Burt has devoted her life to reviving classical Cambodian dance through preserving authentic movements, gestures, and dances of the classical repertory, strengthening a sense of cultural identity for Cambodian-Americans. A 5-time Alliance for California Traditional Arts (ACTA) master artist awardee, Burt has trained thousands of dance students throughout California including multiple stints as artist-in-residence at Cambodian cultural centers in Stockton, San Jose, and Khmer Arts Academy, Long Beach. In 2021 she received an ACTA Living Cultures grant to create the Charya Burt Cambodian Dance Digital Library and in 2022 a Dance/USA archiving fellow to continue developing the library.
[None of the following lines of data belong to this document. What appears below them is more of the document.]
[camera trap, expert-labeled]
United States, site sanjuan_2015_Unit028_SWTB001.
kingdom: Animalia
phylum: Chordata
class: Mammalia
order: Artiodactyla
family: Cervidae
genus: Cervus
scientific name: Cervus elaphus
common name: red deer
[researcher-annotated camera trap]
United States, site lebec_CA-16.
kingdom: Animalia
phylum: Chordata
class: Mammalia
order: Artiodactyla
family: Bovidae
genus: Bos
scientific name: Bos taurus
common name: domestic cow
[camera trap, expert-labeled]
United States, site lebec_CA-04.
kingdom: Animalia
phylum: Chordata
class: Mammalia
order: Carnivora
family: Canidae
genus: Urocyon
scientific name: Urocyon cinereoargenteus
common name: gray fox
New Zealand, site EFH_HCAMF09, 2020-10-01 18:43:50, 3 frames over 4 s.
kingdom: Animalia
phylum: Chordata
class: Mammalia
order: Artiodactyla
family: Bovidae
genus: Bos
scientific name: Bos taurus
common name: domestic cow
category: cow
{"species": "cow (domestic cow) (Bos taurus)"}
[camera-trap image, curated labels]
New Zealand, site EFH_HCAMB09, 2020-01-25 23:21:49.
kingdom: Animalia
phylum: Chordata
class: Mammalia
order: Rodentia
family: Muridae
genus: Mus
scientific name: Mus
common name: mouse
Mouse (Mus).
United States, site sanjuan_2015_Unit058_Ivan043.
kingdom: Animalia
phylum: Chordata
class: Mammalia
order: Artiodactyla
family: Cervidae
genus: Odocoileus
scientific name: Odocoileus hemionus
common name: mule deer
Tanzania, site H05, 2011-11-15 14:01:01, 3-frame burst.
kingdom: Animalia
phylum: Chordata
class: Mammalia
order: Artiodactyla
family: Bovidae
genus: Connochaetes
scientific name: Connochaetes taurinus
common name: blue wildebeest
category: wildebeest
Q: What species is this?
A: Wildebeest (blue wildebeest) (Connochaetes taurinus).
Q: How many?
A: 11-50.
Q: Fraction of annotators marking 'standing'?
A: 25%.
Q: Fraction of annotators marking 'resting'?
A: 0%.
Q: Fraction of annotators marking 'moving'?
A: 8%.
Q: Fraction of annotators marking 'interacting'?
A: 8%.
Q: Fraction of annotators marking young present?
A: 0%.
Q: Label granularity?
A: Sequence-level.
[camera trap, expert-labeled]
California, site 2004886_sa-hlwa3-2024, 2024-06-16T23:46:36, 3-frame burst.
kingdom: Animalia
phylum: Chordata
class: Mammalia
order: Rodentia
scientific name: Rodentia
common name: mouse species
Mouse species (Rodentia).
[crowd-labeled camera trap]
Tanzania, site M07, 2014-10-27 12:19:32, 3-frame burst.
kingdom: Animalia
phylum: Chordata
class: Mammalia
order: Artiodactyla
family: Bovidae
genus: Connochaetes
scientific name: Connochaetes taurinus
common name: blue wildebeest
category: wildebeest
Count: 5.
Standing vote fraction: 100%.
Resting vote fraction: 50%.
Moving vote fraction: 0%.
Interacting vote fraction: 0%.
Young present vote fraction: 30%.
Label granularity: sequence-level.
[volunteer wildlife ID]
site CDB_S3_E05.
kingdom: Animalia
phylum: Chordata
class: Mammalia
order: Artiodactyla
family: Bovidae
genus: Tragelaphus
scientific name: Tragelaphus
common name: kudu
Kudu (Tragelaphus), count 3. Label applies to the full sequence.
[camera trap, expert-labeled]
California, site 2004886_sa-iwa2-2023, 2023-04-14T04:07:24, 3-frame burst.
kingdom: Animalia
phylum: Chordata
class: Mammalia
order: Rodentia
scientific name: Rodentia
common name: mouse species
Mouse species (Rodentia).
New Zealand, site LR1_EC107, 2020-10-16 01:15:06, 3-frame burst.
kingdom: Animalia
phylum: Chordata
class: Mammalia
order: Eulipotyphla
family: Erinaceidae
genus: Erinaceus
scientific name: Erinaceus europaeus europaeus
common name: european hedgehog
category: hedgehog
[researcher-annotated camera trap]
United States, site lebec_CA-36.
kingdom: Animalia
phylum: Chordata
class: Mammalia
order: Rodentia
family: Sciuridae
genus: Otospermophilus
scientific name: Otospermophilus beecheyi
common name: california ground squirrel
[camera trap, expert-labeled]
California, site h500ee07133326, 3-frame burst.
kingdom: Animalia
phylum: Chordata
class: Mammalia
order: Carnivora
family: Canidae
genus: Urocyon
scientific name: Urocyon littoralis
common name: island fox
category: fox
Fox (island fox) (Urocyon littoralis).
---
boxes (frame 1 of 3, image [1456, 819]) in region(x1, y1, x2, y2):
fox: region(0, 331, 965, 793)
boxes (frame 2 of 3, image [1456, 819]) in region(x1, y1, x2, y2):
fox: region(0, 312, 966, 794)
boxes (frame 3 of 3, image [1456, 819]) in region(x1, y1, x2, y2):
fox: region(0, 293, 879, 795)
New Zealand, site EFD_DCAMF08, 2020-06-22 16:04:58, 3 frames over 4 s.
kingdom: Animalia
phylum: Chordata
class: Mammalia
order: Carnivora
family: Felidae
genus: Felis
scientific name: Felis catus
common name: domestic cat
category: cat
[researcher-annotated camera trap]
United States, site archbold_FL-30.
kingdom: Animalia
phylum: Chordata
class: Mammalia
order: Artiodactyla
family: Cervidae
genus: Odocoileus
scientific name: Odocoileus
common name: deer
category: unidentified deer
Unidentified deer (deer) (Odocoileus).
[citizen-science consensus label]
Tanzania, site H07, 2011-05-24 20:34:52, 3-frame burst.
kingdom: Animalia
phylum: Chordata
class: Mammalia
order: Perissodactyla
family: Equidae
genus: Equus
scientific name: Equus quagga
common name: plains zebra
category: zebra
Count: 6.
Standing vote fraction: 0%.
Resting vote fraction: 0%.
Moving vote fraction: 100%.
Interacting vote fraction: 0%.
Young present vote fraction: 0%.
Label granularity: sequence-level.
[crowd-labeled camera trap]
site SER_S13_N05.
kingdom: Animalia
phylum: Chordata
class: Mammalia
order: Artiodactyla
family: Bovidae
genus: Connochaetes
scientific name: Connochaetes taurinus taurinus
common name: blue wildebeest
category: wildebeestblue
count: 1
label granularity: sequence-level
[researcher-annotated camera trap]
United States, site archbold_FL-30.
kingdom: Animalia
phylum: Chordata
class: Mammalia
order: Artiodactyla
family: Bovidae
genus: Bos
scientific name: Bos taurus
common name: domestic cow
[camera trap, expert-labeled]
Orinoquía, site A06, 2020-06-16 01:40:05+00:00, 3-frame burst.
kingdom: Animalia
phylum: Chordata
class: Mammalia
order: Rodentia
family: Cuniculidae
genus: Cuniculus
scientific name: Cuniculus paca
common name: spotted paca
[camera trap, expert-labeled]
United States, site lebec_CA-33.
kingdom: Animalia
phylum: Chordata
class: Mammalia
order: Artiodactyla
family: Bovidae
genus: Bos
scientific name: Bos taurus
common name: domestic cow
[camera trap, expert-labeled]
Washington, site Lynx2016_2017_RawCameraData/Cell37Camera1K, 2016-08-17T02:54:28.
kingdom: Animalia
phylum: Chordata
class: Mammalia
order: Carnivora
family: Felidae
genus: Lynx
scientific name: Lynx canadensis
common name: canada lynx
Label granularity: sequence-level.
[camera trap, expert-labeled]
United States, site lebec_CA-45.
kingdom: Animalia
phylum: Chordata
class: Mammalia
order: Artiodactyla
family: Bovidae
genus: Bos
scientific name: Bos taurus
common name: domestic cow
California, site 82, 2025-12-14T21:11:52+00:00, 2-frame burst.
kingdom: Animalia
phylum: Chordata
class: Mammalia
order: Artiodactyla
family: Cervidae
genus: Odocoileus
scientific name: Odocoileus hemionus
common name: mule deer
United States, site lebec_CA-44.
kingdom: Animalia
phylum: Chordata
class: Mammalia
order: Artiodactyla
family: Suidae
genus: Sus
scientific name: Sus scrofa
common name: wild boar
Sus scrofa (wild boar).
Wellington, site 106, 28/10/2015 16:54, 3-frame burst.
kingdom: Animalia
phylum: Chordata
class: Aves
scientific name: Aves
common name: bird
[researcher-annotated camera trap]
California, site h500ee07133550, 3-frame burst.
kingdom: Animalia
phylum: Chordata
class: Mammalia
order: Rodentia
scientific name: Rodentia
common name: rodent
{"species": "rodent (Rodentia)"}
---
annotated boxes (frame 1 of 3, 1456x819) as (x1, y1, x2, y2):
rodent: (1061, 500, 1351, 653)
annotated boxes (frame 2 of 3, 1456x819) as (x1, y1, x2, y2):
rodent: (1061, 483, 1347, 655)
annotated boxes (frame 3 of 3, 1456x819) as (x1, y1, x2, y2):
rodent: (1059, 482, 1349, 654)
In 2018 Burt premiered her full-length dance/theatre piece, Silenced, at CSU Long Beach partnering with Khmer Arts Academy to explore how Cambodians are more defined by the Golden Age of the 1960’s than the genocide that ended it. This production, along with her Children of the Refugees (2017) symbolize Burt’s work to help the Cambodian Diaspora heal by reconciling and co-existing with their dark past.  Other choreographic works include Of Spirits Intertwined (2018), Heavenly Garden (2016), and Blossoming Antiquities: Rodin’s Encounter with the Celestial Dancers of Cambodia (2013). Burt’s upcoming premieres include Beautiful Dark in partnership with Mosaic America exploring the socio-cultural impacts of colorism on immigrant communities of color and The Rebirth of Apsara: Artistic Lineage, Cultural Resilience, and the Resurrection of Cambodian Arts from the Ashes of Genocide, her 2021 Hewlett 50 Arts commission exploring how traditional Cambodian Arts is ever evolving with four generations of multi-disciplinary Cambodian-American artists.

A true culture bearer, Burt’s mission is to continue to preserve and renew her art-form, elevate the professionalism of community dance groups, and to create innovative new works firmly rooted in tradition. She is founding artistic director of Charya Burt Cambodian Dance, based in the San Francisco North Bay.